* **Directions for this task**: Please count the lines below that contain the string "side", with case counting, and reply with only the number.

* **Material for this exercise**:
## start

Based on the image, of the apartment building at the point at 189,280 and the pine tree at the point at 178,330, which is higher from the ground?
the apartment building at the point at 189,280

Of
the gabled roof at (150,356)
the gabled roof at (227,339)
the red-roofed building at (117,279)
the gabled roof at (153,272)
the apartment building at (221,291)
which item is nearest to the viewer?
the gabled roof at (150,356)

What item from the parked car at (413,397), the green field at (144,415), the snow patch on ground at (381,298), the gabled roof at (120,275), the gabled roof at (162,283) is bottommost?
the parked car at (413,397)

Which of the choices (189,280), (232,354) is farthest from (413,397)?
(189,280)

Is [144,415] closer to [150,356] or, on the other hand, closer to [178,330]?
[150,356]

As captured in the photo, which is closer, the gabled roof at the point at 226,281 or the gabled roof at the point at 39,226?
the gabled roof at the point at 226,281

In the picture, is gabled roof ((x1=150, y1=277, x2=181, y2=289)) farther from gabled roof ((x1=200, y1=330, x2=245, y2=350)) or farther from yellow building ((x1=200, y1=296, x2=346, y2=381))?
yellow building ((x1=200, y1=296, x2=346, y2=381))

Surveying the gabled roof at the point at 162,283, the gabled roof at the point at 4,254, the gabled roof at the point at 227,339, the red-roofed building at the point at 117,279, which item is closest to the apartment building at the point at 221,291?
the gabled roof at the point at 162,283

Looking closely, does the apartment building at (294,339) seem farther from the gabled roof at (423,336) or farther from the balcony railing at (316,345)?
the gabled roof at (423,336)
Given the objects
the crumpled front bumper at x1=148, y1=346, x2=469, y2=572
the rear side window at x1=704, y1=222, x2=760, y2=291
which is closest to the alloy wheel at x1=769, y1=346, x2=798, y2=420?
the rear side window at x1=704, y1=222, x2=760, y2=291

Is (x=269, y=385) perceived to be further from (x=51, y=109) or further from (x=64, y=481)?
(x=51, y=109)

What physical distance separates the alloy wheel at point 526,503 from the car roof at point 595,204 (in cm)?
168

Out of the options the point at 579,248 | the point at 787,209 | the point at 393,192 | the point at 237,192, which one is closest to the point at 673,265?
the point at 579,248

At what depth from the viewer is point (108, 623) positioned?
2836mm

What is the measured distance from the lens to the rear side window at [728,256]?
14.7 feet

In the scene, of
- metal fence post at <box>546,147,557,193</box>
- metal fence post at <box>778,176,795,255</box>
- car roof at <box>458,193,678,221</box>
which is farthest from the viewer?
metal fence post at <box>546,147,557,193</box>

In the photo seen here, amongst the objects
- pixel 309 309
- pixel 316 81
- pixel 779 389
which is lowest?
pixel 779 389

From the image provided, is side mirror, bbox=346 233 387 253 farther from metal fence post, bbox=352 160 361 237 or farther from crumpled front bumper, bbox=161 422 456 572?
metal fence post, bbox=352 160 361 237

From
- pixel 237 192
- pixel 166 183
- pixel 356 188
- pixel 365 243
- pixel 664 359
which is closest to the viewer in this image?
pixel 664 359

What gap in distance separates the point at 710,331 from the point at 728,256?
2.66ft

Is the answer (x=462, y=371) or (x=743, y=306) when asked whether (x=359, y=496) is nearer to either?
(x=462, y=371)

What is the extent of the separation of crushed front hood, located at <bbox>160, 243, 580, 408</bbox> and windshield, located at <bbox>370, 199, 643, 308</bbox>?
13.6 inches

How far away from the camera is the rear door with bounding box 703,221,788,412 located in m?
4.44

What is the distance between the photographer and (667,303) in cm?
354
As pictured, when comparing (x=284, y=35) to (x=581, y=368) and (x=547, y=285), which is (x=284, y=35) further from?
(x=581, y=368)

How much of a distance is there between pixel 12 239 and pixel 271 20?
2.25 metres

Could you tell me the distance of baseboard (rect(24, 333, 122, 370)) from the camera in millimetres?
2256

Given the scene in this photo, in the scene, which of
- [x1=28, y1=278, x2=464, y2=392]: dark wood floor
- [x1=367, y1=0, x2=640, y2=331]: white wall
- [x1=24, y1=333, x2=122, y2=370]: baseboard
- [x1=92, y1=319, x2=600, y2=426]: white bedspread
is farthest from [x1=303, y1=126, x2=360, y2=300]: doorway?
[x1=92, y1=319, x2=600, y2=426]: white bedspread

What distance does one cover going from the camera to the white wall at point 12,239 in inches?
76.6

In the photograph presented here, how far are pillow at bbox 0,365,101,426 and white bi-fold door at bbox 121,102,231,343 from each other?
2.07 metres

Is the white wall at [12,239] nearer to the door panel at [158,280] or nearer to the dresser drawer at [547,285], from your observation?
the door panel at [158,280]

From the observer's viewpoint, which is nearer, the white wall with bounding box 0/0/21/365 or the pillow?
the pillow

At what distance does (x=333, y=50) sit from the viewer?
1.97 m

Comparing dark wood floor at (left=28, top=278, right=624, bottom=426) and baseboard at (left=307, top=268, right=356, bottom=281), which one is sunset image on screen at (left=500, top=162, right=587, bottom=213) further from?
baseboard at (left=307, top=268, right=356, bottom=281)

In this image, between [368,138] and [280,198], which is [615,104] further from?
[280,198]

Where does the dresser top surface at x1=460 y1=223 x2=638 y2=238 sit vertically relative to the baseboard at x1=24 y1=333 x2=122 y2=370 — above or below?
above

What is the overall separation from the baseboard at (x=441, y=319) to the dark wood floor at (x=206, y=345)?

## end

* **Task response**: 4